Sulh hukuk mahkemesince de, davadaki husumetin tapu maliki olan Hazineye yöneltilmemesi nedeniyle pasif husumet yokluğundan davanın reddine karar verilmiş; hüküm davacı vekili tarafından, davalı idareleri Hazine vekili temsil ettiğinden tarafta yanılma hali bulunduğu gerekçesiyle temyiz edilmiştir.
.....
Hükmüne uyulan Yargıtay 20. Hukuk Dairesi"nin 06/05/2014 gün ve 2013/10439-2014/5194 E.K. sayılı kararında: “Dava edilen 1370 m² bölümün orman alanı içinde kaldığı belirtildiğinden, davanın saptanan bu niteliğine göre husumetin Hazine ve Orman Yönetimine yöneltilmesi zorunludur. Ancak; dava, .....Bakanlığına husumet yöneltilerek açılmıştır. Davacının asıl dava etmek istediğinin, kadastro müdürlüğü ve.... Bakanlığı değil Hazine olduğu belirgin olup; ortada belirgin bir biçimde temsilde yanılma hali bulunmaktadır. Ayrıca, davalarda ilgili idareleri Hazine vekili temsil etmiştir. Hal böyle olunca; bu durumun mahkemece re"sen gözetilmesi ve davanın usulünce gerçek hasımlara yönlendirilmesi için davacı tarafa olanak sağlanması ve Kadastro Genel Müdürlüğü ile Bayındırlık ve İskan (Çevre ve Şehircilik) Bakanlığının davada taraf sıfatı bulunmadığından, aleyhlerine açılan davanın husumet nedeni ile reddi gerekirken aksi düşünce ile yazılı şekilde hüküm kurulması usûl ve kanuna aykırıdır” denilmiştir.

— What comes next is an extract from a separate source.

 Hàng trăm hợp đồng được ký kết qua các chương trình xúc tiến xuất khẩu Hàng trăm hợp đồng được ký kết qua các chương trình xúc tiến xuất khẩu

Mahkemece bozma kararına uyularak yapılan yargılama sonucunda,..... Bakanlığının davada taraf sıfatı bulunmadığından aleyhlerine açılan davanın husumet yönünden reddine, Hazine aleyhine açılan davanın esastan reddine karar verilmiş, hüküm davacı tarafından temyiz edilmiştir.

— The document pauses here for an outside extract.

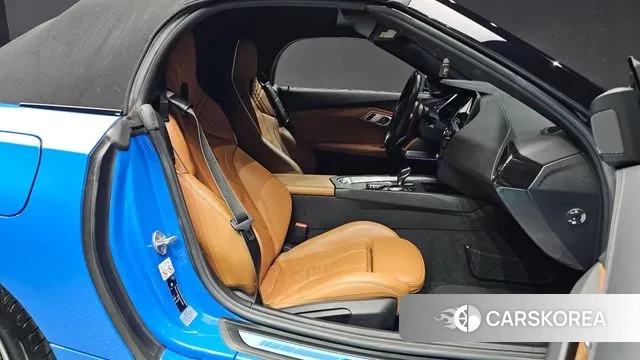 BMW Z4 (G29) id 3601931 из Кореи 20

Dava, zilyetliğin tespitine ilişkindir.
Dava konusu taşınmazın bulunduğu .... köyünde 3116 sayılı Kanuna göre 1946 yılında yapılıp kesinleşen orman kadastrosu bulunmaktadır. Daha sonra 1744 sayılı Kanuna göre 1980 yılında yapılıp kesinleşen aplikasyon, orman kadastrosu ve 2. madde uygulaması ile, 3302 sayılı Kanuna göre 1988 yılında yapılıp kesinleşen aplikasyon ve 2/B madde uygulaması vardır.

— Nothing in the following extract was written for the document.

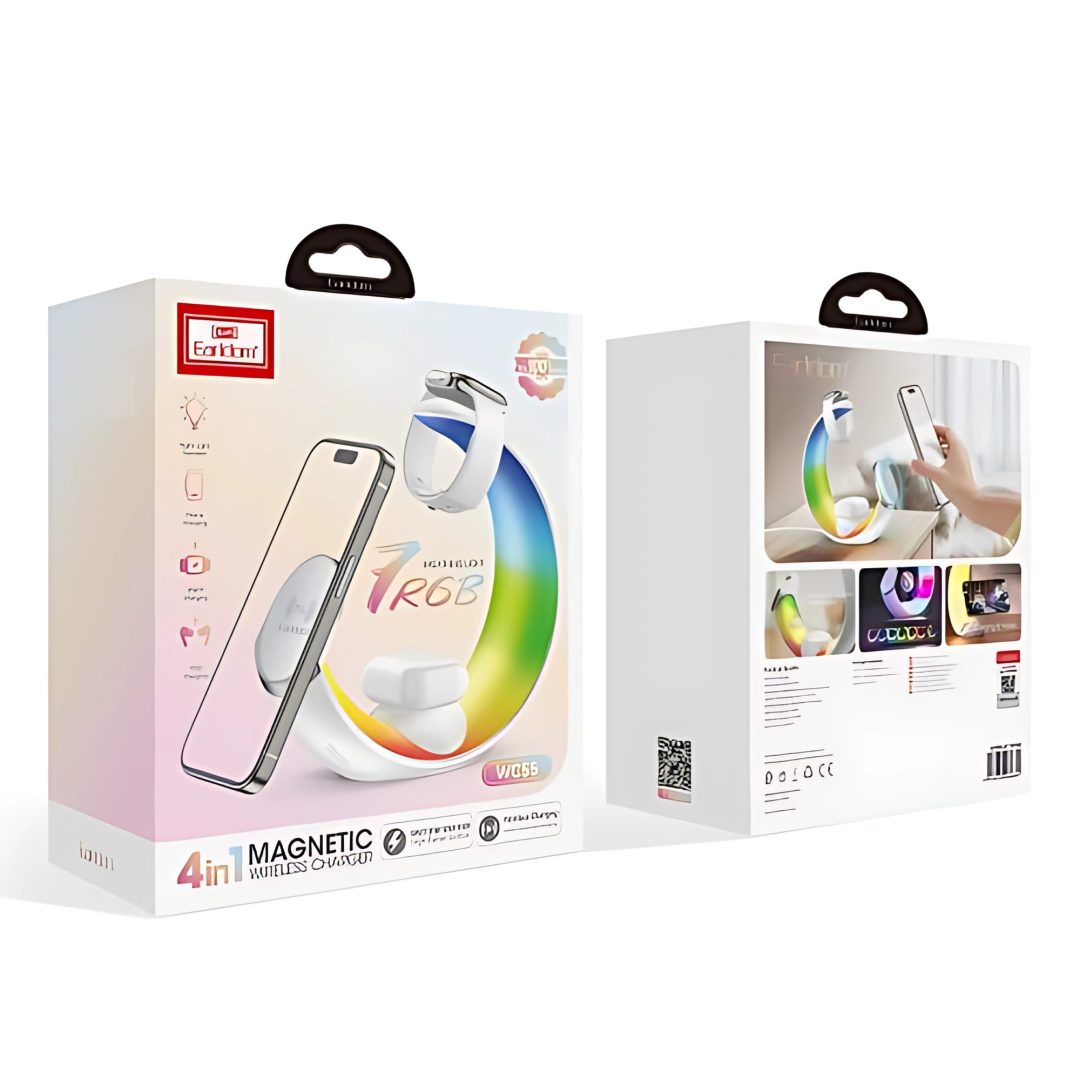 Mbushes Led RGB WiFi WC55 foto 2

İncelenen dosya kapsamına, kararın dayandığı gerekçeye kesinleşen orman kadastrosuna ait harita ve tutanaklar ile arazi kadastrosu paftasının uzman orman ve fen bilirkişiler tarafından uygulanması sonucu, davacı yanca dava konusu edilen (A), (B), (C) harfli taşınmazlardan (C) harfi ile gösterilen 5979,43 m2 miktarlı taşınmazın dava konusu 101 ada 2 parsel sayılı taşınmaz kapsamında kaldığı, taşınmazın beyanlar hanesinde davacı yanın kullanımda olan kısmın yüzölçümü ile tutarlı şekilde davacı lehine zilyetlik şerhi verildiği, (A) harfi ile gösterilen 1581,91 m2 miktarlı taşınmazın orman olan 112 ada 16 parsel, (B) harfi ile gösterilen 657,37 m2 miktarlı taşınmazın ise orman olan 112 ada 12 parsel sayılı taşınmaz kapsamında kaldığı, bu hali ile davacının dava ettiği bölümlerin orman alanı içinde kaldığı ve dava konusu ettiği (A) ve (B) harfi ile gösterilen taşınmazların kesinleşen orman kadastrosu sınırları içinde kaldığı, 6831 sayılı Kanunun 11/1. maddesinde öngörülen orman kadastrosunun iptali için öngörülen hak düşürücü sürenin geçtiği gibi 3402 sayılı Kanunun 12. maddesine göre 10 yıllık hak düşürücü sürenin de dolduğu gözetilerek hüküm kurulduğuna göre yerinde görülmeyen temyiz itirazlarının reddi ile usûl ve kanuna uygun olan hükmün ONANMASINA, aşağıda yazılı onama harcının temyiz edene yükletilmesine 12/03/2018 günü oy birliği ile karar verildi.